** Start Data section **
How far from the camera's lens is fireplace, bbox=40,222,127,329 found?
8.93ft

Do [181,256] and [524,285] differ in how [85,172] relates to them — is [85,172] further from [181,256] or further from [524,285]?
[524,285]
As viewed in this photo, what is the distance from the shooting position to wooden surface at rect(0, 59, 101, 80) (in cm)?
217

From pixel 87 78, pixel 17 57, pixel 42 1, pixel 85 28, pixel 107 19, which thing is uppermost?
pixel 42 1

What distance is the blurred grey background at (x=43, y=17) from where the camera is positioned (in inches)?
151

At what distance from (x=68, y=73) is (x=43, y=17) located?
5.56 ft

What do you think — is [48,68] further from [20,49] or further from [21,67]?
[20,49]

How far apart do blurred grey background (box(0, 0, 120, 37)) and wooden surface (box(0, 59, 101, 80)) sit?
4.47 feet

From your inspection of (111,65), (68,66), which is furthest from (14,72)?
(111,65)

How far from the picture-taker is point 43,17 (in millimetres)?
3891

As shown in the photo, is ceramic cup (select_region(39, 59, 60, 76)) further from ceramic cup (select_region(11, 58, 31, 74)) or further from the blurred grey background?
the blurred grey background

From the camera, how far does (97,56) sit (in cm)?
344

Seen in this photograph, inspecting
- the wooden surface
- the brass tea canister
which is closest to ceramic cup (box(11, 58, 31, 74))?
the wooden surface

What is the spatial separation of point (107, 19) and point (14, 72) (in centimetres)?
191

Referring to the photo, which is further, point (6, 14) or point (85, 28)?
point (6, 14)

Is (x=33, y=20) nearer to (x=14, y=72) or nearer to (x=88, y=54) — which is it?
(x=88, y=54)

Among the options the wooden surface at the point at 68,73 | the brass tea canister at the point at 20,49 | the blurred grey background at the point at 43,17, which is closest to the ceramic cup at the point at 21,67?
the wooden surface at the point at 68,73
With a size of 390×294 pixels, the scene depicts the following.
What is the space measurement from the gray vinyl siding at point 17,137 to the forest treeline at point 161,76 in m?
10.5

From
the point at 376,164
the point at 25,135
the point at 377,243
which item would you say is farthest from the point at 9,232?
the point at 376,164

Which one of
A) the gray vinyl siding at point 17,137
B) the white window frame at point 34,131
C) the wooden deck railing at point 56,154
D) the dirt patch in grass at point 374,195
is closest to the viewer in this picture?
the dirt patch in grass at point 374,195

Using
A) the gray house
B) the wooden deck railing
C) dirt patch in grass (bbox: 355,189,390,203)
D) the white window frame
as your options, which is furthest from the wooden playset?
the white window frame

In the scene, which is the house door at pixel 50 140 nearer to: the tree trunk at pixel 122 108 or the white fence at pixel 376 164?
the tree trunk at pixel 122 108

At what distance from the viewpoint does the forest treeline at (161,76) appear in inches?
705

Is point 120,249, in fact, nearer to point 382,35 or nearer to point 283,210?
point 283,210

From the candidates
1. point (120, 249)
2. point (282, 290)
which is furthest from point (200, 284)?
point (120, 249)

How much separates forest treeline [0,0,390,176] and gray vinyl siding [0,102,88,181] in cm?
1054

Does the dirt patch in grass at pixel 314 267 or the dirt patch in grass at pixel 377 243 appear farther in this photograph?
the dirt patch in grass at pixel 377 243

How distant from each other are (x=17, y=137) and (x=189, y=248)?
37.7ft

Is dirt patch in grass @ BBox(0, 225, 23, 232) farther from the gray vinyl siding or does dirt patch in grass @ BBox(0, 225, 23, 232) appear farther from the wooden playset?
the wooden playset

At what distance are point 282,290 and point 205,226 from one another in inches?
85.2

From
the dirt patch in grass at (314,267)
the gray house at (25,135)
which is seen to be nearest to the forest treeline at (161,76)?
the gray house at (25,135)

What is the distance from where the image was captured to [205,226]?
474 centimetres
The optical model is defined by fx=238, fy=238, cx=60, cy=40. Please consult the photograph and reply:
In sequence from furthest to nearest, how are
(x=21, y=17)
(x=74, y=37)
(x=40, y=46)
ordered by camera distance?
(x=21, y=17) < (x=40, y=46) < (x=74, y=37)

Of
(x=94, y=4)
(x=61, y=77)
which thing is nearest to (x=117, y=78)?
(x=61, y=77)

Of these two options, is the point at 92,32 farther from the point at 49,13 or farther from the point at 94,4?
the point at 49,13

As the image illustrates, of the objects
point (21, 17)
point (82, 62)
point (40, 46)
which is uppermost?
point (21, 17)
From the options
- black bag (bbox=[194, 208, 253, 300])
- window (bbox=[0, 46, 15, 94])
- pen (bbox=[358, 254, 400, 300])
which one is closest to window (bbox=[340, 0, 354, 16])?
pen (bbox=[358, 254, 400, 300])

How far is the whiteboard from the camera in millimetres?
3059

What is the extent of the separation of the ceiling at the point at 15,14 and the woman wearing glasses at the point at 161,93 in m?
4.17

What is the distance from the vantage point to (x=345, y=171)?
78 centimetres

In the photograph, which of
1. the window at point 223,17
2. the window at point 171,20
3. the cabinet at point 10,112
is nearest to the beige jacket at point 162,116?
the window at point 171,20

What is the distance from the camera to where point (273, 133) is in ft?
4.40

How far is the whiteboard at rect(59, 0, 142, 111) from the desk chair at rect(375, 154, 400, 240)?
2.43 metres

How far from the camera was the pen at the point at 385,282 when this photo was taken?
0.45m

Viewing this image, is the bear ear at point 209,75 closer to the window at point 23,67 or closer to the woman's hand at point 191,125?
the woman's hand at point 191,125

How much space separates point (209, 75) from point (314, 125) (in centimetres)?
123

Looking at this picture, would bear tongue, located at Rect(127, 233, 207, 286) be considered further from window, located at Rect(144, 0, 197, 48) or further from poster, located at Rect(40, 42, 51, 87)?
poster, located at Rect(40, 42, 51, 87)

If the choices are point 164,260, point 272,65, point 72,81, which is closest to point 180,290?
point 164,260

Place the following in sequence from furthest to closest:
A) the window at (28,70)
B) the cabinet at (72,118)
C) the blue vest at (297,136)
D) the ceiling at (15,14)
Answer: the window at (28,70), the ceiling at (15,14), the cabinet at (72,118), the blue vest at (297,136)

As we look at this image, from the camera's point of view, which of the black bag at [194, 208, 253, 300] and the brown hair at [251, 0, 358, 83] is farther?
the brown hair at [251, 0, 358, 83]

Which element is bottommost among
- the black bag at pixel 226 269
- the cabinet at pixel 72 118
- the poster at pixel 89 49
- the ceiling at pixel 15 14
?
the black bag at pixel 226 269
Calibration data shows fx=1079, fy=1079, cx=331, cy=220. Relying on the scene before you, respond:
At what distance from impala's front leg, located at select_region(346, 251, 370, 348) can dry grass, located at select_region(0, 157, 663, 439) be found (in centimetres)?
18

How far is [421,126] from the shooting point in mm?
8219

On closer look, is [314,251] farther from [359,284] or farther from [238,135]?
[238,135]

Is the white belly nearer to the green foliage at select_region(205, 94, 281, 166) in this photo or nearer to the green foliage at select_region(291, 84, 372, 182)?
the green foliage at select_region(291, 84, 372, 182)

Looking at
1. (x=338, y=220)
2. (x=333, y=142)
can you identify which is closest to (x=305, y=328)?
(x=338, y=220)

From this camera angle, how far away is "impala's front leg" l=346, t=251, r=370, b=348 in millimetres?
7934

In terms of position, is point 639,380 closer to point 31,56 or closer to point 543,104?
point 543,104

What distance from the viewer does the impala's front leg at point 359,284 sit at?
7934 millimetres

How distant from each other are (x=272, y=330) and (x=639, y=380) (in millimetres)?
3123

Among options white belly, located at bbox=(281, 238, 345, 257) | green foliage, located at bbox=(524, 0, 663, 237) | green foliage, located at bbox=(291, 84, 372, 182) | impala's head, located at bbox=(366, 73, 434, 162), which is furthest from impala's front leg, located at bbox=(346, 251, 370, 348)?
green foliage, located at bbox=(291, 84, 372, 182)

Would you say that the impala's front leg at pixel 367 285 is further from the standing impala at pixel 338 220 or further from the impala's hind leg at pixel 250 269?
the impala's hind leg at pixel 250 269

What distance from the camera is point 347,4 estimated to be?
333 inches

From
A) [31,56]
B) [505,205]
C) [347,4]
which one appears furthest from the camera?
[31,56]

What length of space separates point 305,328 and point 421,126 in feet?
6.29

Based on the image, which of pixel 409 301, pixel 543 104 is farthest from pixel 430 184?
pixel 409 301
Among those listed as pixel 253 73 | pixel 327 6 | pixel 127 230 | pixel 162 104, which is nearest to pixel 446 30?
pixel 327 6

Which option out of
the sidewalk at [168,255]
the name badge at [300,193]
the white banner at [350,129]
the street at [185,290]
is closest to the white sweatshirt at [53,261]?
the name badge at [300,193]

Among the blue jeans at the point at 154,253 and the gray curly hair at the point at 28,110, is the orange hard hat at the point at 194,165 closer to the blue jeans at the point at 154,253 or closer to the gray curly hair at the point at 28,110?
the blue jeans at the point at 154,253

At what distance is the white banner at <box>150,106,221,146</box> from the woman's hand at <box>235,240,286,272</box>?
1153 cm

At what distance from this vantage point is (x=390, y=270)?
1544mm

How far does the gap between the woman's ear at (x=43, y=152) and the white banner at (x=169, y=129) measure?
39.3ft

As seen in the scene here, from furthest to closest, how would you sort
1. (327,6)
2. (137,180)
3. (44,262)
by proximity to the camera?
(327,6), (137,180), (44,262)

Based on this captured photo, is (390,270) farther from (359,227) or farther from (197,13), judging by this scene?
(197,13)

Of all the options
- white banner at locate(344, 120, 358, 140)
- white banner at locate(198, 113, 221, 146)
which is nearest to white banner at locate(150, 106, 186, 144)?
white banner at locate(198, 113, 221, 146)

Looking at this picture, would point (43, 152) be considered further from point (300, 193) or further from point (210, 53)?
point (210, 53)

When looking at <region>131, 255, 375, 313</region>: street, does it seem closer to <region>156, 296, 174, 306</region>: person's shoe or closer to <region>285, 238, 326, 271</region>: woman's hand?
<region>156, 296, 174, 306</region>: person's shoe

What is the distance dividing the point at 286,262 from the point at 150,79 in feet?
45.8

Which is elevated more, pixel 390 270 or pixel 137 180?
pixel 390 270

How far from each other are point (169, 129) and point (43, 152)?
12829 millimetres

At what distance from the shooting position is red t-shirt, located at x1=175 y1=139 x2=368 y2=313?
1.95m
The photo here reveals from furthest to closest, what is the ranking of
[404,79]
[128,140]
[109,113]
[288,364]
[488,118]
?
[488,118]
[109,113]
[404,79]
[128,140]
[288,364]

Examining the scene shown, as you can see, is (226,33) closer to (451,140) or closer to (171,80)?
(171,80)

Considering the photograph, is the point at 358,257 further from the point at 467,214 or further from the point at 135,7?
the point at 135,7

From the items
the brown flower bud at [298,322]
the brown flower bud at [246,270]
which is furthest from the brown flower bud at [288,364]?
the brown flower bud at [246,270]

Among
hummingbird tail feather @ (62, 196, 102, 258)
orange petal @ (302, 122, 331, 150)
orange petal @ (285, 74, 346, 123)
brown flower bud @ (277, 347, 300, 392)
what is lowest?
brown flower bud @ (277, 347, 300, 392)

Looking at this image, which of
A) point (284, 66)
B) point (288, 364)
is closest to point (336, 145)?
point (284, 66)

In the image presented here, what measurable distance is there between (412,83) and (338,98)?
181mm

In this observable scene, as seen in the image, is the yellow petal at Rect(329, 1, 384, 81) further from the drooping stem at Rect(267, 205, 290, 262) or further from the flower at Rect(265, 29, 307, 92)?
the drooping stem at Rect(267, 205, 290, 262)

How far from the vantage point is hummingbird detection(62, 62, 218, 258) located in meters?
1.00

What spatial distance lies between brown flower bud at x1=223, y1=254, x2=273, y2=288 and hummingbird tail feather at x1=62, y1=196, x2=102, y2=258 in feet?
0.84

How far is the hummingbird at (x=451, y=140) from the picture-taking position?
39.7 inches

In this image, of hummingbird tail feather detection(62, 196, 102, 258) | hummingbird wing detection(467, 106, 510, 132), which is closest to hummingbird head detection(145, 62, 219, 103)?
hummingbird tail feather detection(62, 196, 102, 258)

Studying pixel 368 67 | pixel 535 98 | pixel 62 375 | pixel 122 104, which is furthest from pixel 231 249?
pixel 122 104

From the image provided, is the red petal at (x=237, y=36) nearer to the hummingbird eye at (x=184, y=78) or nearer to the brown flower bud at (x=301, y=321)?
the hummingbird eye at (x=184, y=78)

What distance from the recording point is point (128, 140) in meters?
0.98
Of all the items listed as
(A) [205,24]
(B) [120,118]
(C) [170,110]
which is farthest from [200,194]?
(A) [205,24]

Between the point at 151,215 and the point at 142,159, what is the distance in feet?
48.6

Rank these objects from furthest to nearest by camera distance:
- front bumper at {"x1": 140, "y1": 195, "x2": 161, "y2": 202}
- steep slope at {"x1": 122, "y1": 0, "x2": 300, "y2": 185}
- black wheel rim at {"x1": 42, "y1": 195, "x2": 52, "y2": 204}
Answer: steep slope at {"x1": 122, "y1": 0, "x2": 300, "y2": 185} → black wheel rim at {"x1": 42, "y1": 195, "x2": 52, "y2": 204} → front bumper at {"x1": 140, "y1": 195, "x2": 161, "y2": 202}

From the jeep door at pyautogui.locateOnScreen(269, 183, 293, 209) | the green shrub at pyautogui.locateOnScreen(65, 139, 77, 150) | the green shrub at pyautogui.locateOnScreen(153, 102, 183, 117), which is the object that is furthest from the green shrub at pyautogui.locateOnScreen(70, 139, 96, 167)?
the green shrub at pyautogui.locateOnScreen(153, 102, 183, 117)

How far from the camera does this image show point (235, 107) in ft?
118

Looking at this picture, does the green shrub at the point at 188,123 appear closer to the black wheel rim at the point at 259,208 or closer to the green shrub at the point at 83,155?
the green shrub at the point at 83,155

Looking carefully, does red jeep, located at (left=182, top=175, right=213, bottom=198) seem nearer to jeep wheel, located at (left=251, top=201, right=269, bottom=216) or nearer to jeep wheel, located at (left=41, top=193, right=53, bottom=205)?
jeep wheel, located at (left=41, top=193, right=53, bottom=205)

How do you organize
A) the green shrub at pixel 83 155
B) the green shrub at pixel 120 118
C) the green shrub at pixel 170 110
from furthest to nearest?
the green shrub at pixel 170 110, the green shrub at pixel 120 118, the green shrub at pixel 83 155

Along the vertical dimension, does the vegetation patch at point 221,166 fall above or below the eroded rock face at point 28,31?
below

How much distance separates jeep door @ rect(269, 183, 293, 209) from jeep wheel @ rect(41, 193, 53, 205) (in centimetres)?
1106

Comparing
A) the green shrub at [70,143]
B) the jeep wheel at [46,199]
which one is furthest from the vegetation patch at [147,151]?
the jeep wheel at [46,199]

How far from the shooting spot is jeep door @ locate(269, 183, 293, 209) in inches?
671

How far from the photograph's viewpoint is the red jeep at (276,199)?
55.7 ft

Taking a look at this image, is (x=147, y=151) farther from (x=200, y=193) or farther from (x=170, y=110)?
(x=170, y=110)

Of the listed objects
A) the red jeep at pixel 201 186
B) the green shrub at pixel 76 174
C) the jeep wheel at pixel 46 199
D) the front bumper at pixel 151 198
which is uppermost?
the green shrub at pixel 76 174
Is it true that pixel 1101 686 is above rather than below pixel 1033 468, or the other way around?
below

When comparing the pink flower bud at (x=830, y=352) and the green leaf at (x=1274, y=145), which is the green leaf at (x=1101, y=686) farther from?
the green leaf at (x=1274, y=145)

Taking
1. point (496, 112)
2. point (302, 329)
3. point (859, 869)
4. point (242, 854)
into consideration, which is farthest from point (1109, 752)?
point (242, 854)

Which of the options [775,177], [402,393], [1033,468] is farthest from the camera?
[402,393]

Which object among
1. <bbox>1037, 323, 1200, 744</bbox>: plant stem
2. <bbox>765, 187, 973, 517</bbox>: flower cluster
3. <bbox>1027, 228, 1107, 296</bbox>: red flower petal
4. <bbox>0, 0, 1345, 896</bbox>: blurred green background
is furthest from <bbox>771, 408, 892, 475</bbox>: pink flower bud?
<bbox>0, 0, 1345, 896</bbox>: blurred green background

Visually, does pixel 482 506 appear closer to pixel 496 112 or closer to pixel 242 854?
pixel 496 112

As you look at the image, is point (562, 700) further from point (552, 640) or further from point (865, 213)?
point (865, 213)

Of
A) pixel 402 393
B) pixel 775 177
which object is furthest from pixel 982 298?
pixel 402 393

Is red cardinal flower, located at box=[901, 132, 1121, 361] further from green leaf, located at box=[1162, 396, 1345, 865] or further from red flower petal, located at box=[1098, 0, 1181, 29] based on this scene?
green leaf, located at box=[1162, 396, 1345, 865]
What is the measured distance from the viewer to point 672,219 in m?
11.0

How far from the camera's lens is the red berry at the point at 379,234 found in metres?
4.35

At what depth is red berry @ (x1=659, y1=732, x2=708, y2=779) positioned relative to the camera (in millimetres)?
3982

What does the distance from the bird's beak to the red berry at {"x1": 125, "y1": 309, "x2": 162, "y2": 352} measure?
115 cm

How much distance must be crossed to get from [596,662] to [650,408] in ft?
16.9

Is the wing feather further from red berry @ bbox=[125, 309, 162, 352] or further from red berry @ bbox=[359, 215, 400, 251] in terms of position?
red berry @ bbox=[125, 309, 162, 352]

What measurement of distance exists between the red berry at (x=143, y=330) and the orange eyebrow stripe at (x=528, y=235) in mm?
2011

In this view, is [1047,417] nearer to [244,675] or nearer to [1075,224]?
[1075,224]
** End Data section **
* **Written request**
Repeat, without change, each line of the data above from the one that contains "Visually, does pixel" through the final line, counting both.

* **Written answer**
Visually, does pixel 482 506 appear closer to pixel 496 112 or closer to pixel 242 854?
pixel 496 112

As you look at the image, is point (562, 700) further from point (552, 640) or further from point (865, 213)?
point (865, 213)

Of
A) pixel 402 393
B) pixel 775 177
which object is furthest from pixel 982 298?
pixel 402 393

Is red cardinal flower, located at box=[901, 132, 1121, 361] further from green leaf, located at box=[1162, 396, 1345, 865] or further from red flower petal, located at box=[1098, 0, 1181, 29] based on this scene?
green leaf, located at box=[1162, 396, 1345, 865]
What is the measured distance from the viewer to point 672,219 in m?
11.0

How far from the camera's lens is the red berry at the point at 379,234 found in metres?
4.35

At what depth is red berry @ (x1=659, y1=732, x2=708, y2=779) positioned relative to the camera (in millimetres)?
3982

What does the distance from the bird's beak to the red berry at {"x1": 125, "y1": 309, "x2": 162, "y2": 352} measure?
115 cm

How much distance must be crossed to get from [596,662] to [650,408] in ft?
16.9

Is the wing feather further from red berry @ bbox=[125, 309, 162, 352] or further from red berry @ bbox=[359, 215, 400, 251] in terms of position?
red berry @ bbox=[125, 309, 162, 352]

What measurement of distance exists between the red berry at (x=143, y=330) and the orange eyebrow stripe at (x=528, y=235) in mm?
2011

In this view, is [1047,417] nearer to [244,675] or nearer to [1075,224]?
[1075,224]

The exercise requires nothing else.